*** Opening TEXT PASSAGE ***
Until now, most laboratorians who so desired have been able to avoid the very thought of unionization. They could, if they wished, shy away not only from working in unionized labs but even from discussing or contemplating the prospect. For them, unionization has been a non-issue. Whether it can remain one indefinitely seems less certain these days.

To understand laboratorians' feelings about unionization and their experiences with it, MLO conducted a survey in the late summer and early fall of 1991. Respondents were MLO readers who have agreed to answer such surveys (see "Survey methodology," right). Because most who receive MLO are department heads and above, statistics cited in this article largely relect the experiences and opinions of middle and upper lab management.

Part I will present the status of unions in respondents' labs: their prevalence, history, and certain attributes. Part II, which follows, will discuss panelists' perceptions of unions in general and of the probable future of unions in the lab. Both articles will distill thousands of reader comments written in reply to open-ended questions.

* Experience tells. At the heart of laboratorians' perplexity, responses show, is widespread lack of direct personal experience with unionization. Nevertheless, many are employed by medical facilities in which other groups are unionized, including professionals such as nurses. Such lab workers see the benefits and drawbacks of unionization from one step removed, and commonly desire the former while fearing the latter.

Although nonunion laboratorians yearn for higher salaries and more job security, they have trouble identifying with their long-held image of the union member. They picture a factory-like atmosphere in which excellence goes by the board. They cringe at the thought that seniority alone would govern promotions, with lax workers gaining most from greater job security.

That hypothetical environment largely describes the impressions of laboratorians who are not unionized. With some outspoken exceptions, those in unionized labs find unions far more benign.

* Extent of unionization. In nearly one-fourth (24%) of respondents' institutions, at least one department is unionized--nearly half of these (48%) including the laboratory (Figure I). Respondents whose labs are unionized represent 10.9% of the total. Among the unionized group, 41% work in not-for-profit hospitals, 33% in Government or VA hospitals, 7% in health maintenance organizations, 3% in independent or referral labs, 2% in physicians' office labs, and the remainder in other labs.

Most of respondents' unionized labs (81%) have been unionized for at least 10 years. Nine percent of union labs have had unions for five to nine years; 4% for three or four years; 5% for one to two years; and 1% for less than one year.

Unionization was far more common in hospital laboratories (29%) than in independent or group practice labs (3%). The likelihood of unionization, which increased with hospital bed size, was lowest in the South and in rural settings and highest in the East and in urban areas. Virtually all nonunion labs represented in the survey (at least 97%; 1% of respondents were unsure) had never been unionized.
*** Closing TEXT PASSAGE ***
*** Opening STUDY MATERIAL ***
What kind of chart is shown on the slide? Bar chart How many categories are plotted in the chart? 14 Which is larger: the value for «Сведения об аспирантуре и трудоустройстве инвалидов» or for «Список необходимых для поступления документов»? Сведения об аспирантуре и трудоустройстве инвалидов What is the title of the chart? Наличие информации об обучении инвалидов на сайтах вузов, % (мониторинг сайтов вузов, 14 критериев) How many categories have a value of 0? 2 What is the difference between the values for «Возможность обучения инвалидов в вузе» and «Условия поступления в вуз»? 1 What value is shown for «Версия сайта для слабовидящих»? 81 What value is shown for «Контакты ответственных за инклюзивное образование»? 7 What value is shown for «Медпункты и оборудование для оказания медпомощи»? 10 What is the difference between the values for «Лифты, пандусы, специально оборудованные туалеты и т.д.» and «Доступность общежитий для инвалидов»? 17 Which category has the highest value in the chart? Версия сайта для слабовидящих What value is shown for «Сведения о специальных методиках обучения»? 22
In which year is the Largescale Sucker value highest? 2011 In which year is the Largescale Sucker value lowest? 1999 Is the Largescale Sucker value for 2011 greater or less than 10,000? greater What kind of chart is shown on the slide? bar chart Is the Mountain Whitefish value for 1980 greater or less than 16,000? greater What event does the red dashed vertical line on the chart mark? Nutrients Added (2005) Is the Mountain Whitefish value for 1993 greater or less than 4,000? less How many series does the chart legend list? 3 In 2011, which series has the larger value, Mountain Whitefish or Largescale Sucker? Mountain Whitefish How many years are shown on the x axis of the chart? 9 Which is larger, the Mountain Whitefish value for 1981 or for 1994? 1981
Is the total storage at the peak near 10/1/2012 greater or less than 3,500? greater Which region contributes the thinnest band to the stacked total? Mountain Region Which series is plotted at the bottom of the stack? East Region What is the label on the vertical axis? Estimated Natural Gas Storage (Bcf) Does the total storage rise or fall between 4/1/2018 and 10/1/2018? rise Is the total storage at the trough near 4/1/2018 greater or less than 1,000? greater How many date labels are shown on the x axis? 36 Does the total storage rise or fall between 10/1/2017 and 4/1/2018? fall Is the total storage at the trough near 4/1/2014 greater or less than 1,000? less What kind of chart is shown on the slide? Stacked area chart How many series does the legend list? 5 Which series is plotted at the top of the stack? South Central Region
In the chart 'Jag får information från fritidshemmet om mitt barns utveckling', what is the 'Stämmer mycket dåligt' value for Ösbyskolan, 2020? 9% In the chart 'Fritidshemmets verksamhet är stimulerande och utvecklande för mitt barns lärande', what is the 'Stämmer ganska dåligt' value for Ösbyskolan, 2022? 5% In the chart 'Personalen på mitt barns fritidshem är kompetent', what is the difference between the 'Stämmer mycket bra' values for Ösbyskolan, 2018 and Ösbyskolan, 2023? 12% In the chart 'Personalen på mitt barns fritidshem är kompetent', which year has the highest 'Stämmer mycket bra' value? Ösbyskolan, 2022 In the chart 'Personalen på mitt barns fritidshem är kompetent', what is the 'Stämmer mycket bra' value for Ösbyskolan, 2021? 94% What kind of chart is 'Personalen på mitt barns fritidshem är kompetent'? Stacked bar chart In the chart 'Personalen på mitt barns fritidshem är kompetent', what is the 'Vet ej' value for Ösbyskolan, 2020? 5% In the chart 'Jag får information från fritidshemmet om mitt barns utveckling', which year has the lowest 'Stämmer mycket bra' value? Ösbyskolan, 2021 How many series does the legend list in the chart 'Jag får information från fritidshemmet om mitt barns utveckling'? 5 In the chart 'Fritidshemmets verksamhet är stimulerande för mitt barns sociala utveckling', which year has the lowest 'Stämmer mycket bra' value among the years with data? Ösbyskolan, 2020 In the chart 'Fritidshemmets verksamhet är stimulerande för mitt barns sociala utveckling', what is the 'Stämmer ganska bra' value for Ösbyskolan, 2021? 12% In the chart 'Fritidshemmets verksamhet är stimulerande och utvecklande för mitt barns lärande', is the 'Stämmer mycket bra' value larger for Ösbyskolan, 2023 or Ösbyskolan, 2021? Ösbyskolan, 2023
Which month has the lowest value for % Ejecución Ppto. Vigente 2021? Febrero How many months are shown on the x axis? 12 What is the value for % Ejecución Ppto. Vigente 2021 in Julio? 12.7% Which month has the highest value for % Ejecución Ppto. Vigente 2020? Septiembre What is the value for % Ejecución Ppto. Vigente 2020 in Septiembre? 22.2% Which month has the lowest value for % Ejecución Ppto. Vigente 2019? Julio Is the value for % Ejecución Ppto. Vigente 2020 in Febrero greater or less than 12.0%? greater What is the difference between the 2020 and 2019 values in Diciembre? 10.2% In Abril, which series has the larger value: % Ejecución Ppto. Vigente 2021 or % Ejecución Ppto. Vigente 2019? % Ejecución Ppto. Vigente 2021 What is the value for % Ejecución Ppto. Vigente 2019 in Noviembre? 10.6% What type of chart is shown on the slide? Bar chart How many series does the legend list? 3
*** Closing STUDY MATERIAL ***
PROBLEM SET:
A: Translate this sentence from the lab unionization article into Spanish: "Unionization was far more common in hospital laboratories (29%) than in independent or group practice labs (3%)."
B: Take the lab unionization article further, writing on from its final sentence.

ANSWERS BY TASK:
A: La sindicalización era mucho más común en los laboratorios hospitalarios (29%) que en los laboratorios independientes o de práctica grupal (3%).

B:
* Members. Who belongs to the union in unionized labs? Among respondents employed by such labs, 75% said technologists, 72% said technicians, 68% said phlebotomists, 63% said clerical staff, and 57% said lab aides or assistants. Section supervisors are union members in 22% of the labs of such respondents, only 15% of whom said they were union members themselves. (It should be noted that most survey participants have job titles above bench worker.)

Representing lab workers to the greatest extent are the Service Employees International Union (SEIU) and the American Federation of Goverment Employees (AFGE) (Figure II). In 70% of respnodents' unionized labs, all categories, levels, and credentials of technical laboratory personnel are represented by the same union. More than one union is in place in 29%, and 1% were unsure.

The proportion of laboratorians who are union members varies tremendously. Fully 100% of lab workers are unionized in 17% of cases. More than half (52%) of respondents said that 51% to 99% of lab employees belonged to the union. Over one-fourth (27%) said that no more than half of lab workers were union members. A breakdown of the job categories of those participating in union membership is shown in Figure III.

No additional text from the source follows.